» **Excerpt to read**:

=== Section Start ===

`nearest_neighbors` on average of relational vectors?
marckohlbrugge opened this issue · 2 comments
This is in part a more generic question about embeddings and vectors, but I'm curious how it would apply to neighbor
specifically.
Let's say I have a table of paragraphs
, each with their appropriate embeddings
.
Each paragraph
belongs_to :chapter
.
How can I use neighbor
to find the nearest chapter for a given embedding?
It's my understanding (but I'm not 100% sure of this), that you could simply take the average of the paragraph embeddings for a given chapter, to get the embedding of that chapter. (e.g. if you were to calculate the embedding vectors for the whole chapter text, you'd end up with the same embeddings as averaging the embeddings of each individual paragraph).
For example I tried the following, but nearest_neighbors
isn't defined on ActiveRecord::Relation
Chapter.joins(:paragraphs).nearest_neighbors("AVG(paragraphs.embedding)", [0.9, 1.3, 1.1], distance: "euclidean").first
Hey @marckohlbrugge, you'll need to store the embeddings on chapters.

=== Section End ===

» **Extracted material**:
=== Section Start ===

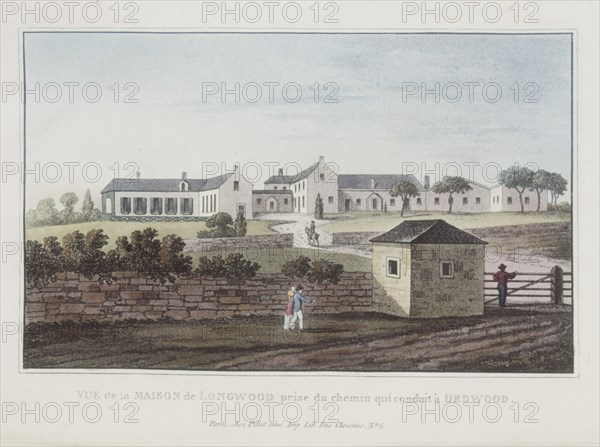 Gravure, "Vue de la maison de Longwood"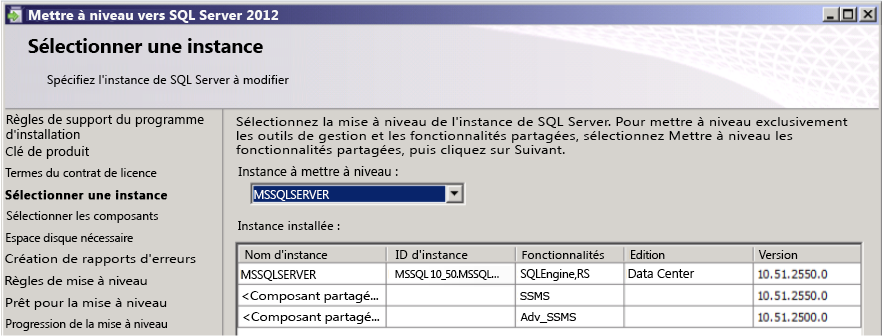 Interface utilisateur de la mise à niveau intégrée de SQL Server 2012 SP1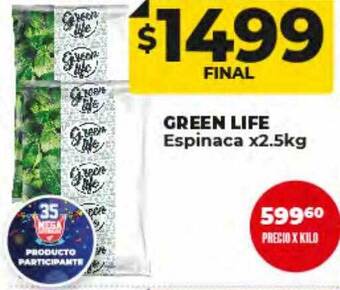 Supermayorista Vital Green life espinaca oferta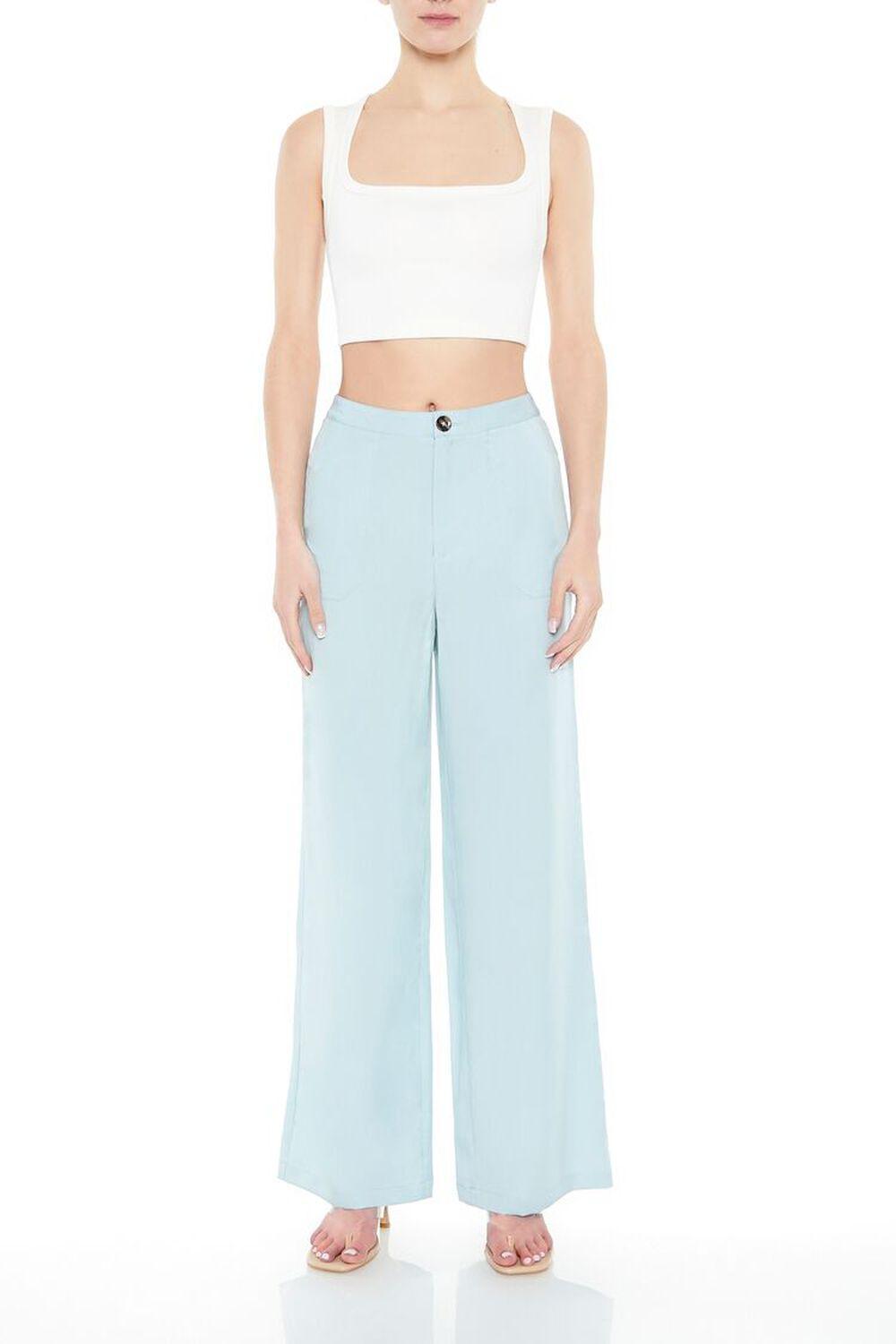 Twill Wide-Leg Trouser Pants | Forever 21 Product Image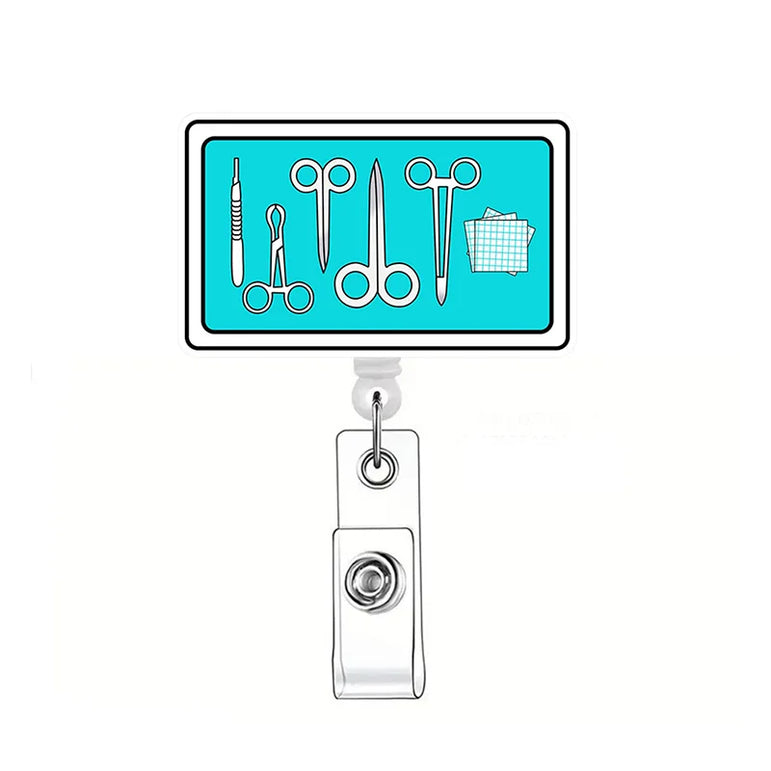 Newest Glitter Acrylic Medical Appliances Hospital Badge Reel Retractable ID Badge Holder With Ordinary Clip Name Holder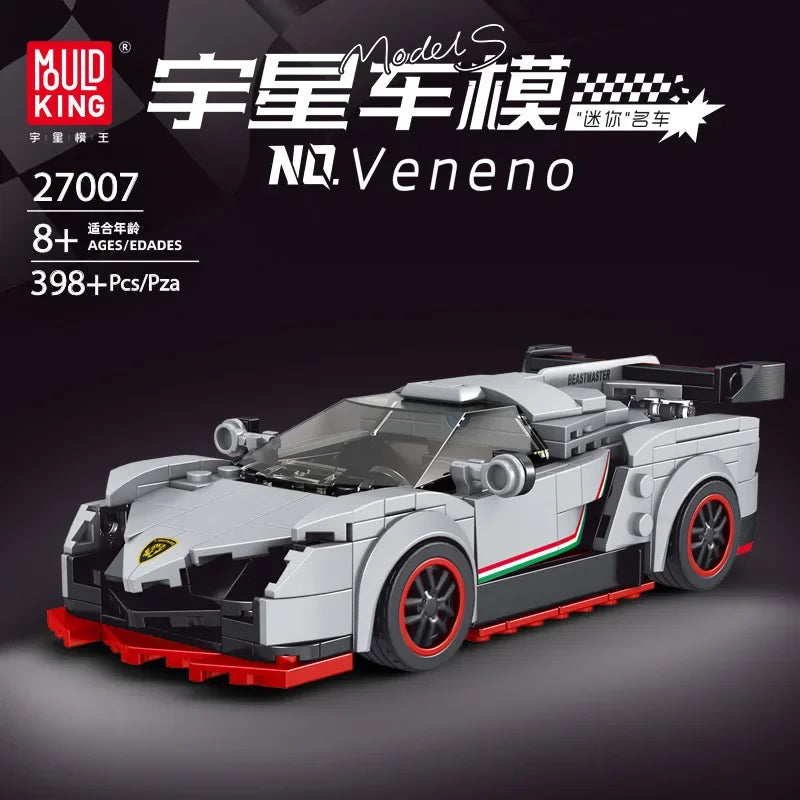 Yuxing-modelo mini-coche famoso, modelo de carreras deportivas, ocho cuadrículas, juguetes educativos para niños, bloques de construcción ensamblados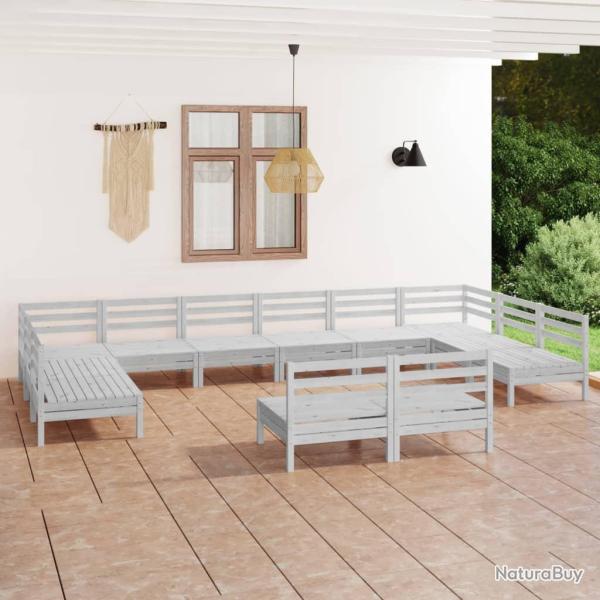 Salon de 12 pcs Blanc Bois de pin massif
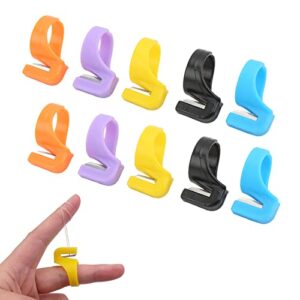 Agatige 10pcs Thread Cutter Rings, Ring Cutter Split Knife Plastic Thimble Sewing Rings Yarn Cutters Finger Ring Stitch Cutting Tools for Sewing, Knitting, Crafting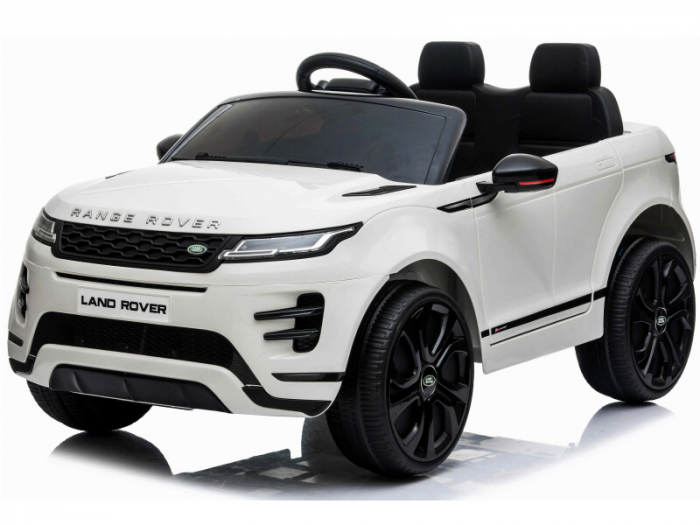 Masinuta electrica Range Rover 4x4, pentru copii 2-5 ani, 140W 12V, scaun tapitat, roti MOI, alba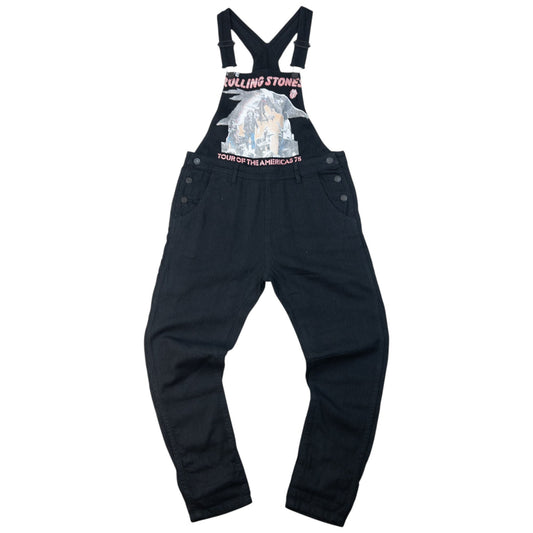 Vintage 2000s Hysteric Glamour Rolling Stones Tour Graphic Dungarees Womens Size M | Medium, Black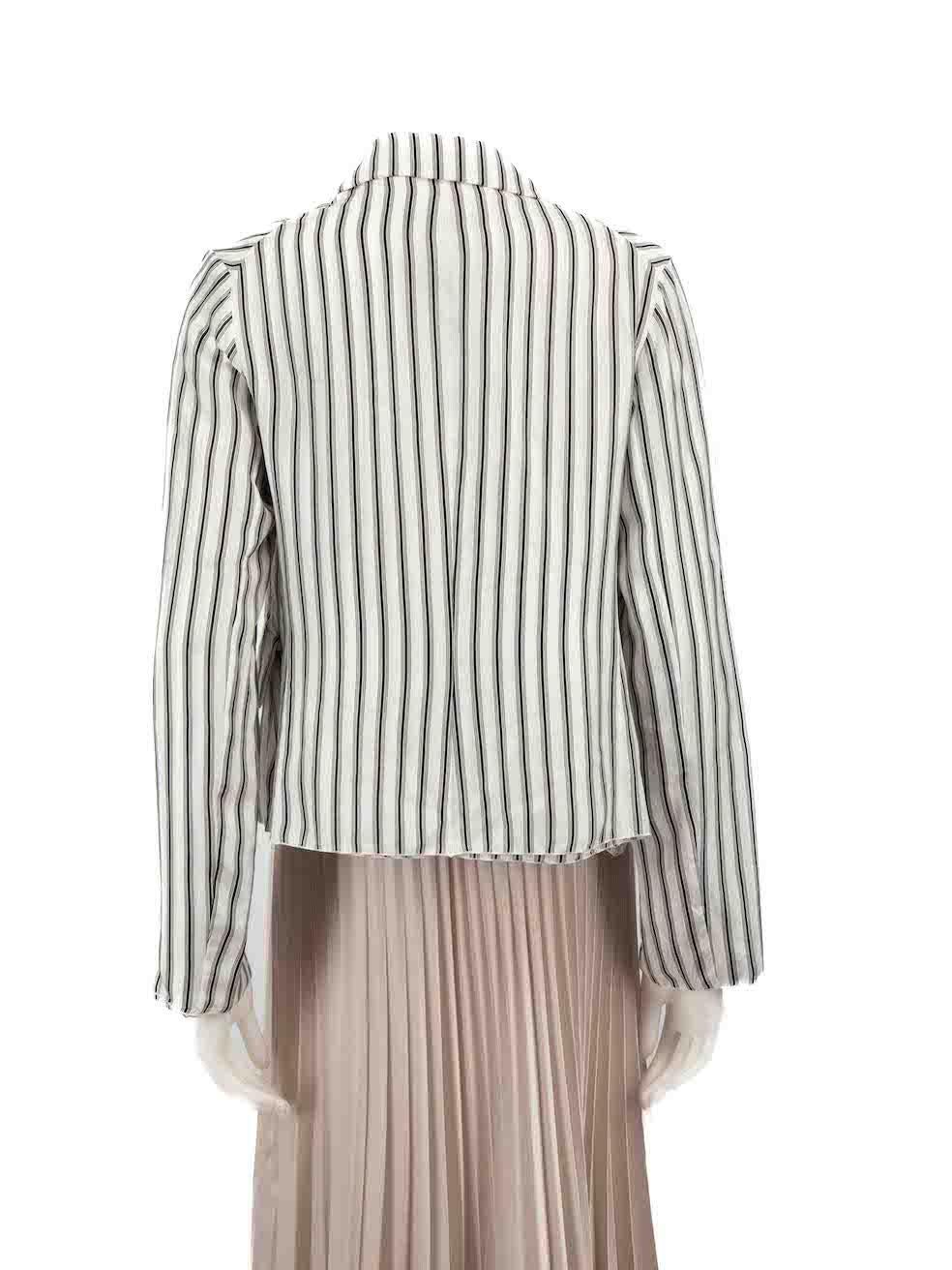 Marni White Stripe Pattern Jacket Size S In Excellent Condition For Sale In London, GB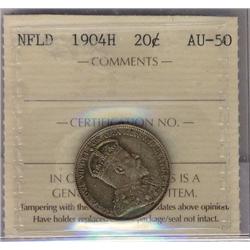 Nfld 1904H 20¢ ICCS AU50, nicely toned.  Scarce!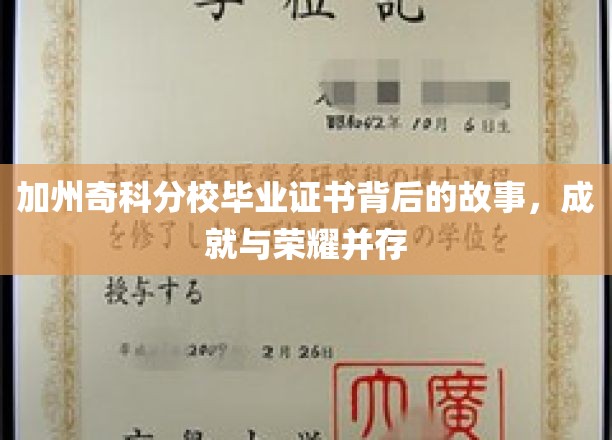 加州奇科分校毕业证书背后的故事，成就与荣耀并存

=== Section End ===

» **Parts of the exercise**:
**1.** In the thread about using nearest_neighbors with averaged vectors, why does the poster think averaging a chapter's paragraph embeddings would give that chapter's embedding?
**2.** In the code line of the nearest_neighbors thread that begins with "Chapter.joins", name each method called in the chain.
**3.** Write the next part of the nearest_neighbors issue thread, following on from the reply that says to store the embeddings on chapters.
The material placed after the issue thread stands apart from it.

» **Numbered answers**:
**1.** The poster understands, though without full certainty, that computing the embedding vectors for a whole chapter's text would produce the same result as averaging the embeddings of each of its paragraphs. On that basis, the average of the paragraph embeddings would serve as the chapter's embedding.

**2.** joins, nearest_neighbors, first

**3.**
I'm not an expert in this area, but you could try averaging to see how it goes. Another idea would be to use the same approach that generated the paragraph vectors. You could also use LDA to generate embeddings from scratch for each chapter (with something like Tomoto).
Also, you'll likely want to use cosine distance (and set normalize: true
if using cube):
Chapter.nearest_neighbors(:embedding, [0.9, 1.3, 1.1], distance: "cosine").first
Thanks @ankane, this is very helpful.
Averaging the vectors seems to provide relevant results, so I'll go with that.
Will also switch to "cosine"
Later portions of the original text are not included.